Source extract -

::::::

Look beyond the Targeting Norm
We’ve been using demographics to establish targeting parameters for digital marketing since the dawn of digital marketing. Then, layering on standard behavioral targeting—content preferences or browsing data, we have established a slightly better norm. But, from the vantage point of the enlightened data driven marketer, lifestyle, mindset, behaviors and intentions together matter so much more than basic demographic or geographic facts that make up that norm dubbed a segment.

Marketers should up the ante on their methods for identifying and targeting audiences—and what they expect. New data signals allow us to do so much more than we could before. At every touch, the consumer is relaying a new "tell" and revealing their propensity for action that can be optimized and in real-time. You want partners prepared to integrate these signals and to interpret them.

Here are a few questions to address, to strengthen your position, when engaging the agency or the potential provider of data tech solutions:

1. How are the segments developed? It’s important to know exactly which attributes are considered, how they are clustered and rolled up to constitute any given segment. If the roll-up is too simplistic, it’s rational to ask: do we lose some of the valuable data and specific attributes that live inside these clusters? Doesn’t the simplistic audience segment become more of a community segment? And, how does that kind of segment reflect my target customer? Concrete “attributes” are essential to your marketing message. We need the specifics. Otherwise we are just targeting a broad swath—seemingly inclined at a glance but not necessarily interested in your product, based on their real values.

::::::

Items -
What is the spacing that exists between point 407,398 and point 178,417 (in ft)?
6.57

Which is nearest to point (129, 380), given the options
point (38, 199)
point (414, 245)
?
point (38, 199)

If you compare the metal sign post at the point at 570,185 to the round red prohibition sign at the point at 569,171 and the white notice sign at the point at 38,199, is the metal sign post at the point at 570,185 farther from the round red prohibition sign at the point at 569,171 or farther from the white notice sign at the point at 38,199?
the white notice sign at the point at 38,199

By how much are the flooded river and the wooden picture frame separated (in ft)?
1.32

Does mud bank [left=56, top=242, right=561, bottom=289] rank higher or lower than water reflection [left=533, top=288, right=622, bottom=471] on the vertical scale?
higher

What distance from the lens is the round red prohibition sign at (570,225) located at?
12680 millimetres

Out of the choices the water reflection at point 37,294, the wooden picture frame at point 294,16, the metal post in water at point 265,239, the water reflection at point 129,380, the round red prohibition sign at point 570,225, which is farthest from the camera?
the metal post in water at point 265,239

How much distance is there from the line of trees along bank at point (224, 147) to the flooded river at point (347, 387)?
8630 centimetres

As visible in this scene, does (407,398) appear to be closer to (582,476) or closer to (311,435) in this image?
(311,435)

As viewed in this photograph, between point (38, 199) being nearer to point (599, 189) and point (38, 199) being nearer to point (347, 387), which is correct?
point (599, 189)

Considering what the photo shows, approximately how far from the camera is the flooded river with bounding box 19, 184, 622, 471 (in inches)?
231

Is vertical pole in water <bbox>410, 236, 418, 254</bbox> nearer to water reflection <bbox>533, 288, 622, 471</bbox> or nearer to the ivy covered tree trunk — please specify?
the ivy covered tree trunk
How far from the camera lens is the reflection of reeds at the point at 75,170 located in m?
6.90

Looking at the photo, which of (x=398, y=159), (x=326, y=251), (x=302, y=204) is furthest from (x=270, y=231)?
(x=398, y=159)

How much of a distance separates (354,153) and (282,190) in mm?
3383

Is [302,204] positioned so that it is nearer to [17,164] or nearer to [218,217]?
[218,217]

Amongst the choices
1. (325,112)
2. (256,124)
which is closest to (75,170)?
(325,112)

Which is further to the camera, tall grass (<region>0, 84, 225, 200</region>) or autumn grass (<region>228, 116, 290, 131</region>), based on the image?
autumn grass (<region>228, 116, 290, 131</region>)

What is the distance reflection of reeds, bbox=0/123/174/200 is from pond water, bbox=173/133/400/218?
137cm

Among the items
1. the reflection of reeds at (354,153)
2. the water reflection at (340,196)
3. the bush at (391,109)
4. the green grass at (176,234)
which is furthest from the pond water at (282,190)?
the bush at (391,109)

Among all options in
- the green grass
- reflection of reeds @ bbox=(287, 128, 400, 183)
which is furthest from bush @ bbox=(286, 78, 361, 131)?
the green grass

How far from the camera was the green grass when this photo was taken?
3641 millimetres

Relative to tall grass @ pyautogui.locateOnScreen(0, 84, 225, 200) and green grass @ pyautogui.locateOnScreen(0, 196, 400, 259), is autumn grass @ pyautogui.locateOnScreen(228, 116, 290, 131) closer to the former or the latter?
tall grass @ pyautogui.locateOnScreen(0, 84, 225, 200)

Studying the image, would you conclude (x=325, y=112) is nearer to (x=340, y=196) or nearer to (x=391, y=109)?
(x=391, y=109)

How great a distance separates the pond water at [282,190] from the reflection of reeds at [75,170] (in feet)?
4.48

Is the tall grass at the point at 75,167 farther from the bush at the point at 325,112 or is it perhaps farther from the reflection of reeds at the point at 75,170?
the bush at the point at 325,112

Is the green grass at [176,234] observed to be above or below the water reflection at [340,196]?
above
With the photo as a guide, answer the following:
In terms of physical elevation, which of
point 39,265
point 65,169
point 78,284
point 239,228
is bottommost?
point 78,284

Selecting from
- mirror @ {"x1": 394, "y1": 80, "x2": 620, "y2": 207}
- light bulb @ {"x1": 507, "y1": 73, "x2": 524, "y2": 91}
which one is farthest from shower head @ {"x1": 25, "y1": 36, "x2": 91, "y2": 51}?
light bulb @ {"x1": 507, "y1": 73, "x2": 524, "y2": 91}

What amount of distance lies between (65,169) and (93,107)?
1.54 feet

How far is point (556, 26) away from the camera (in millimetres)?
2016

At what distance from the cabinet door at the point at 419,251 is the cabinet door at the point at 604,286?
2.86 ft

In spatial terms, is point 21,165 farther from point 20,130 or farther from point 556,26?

::::::

Task directions - Quote the audience-targeting text word for word between "1. How are the" and "their real values.", inclusive.

Correct answer -
1. How are the segments developed? It’s important to know exactly which attributes are considered, how they are clustered and rolled up to constitute any given segment. If the roll-up is too simplistic, it’s rational to ask: do we lose some of the valuable data and specific attributes that live inside these clusters? Doesn’t the simplistic audience segment become more of a community segment? And, how does that kind of segment reflect my target customer? Concrete “attributes” are essential to your marketing message. We need the specifics. Otherwise we are just targeting a broad swath—seemingly inclined at a glance but not necessarily interested in your product, based on their real values.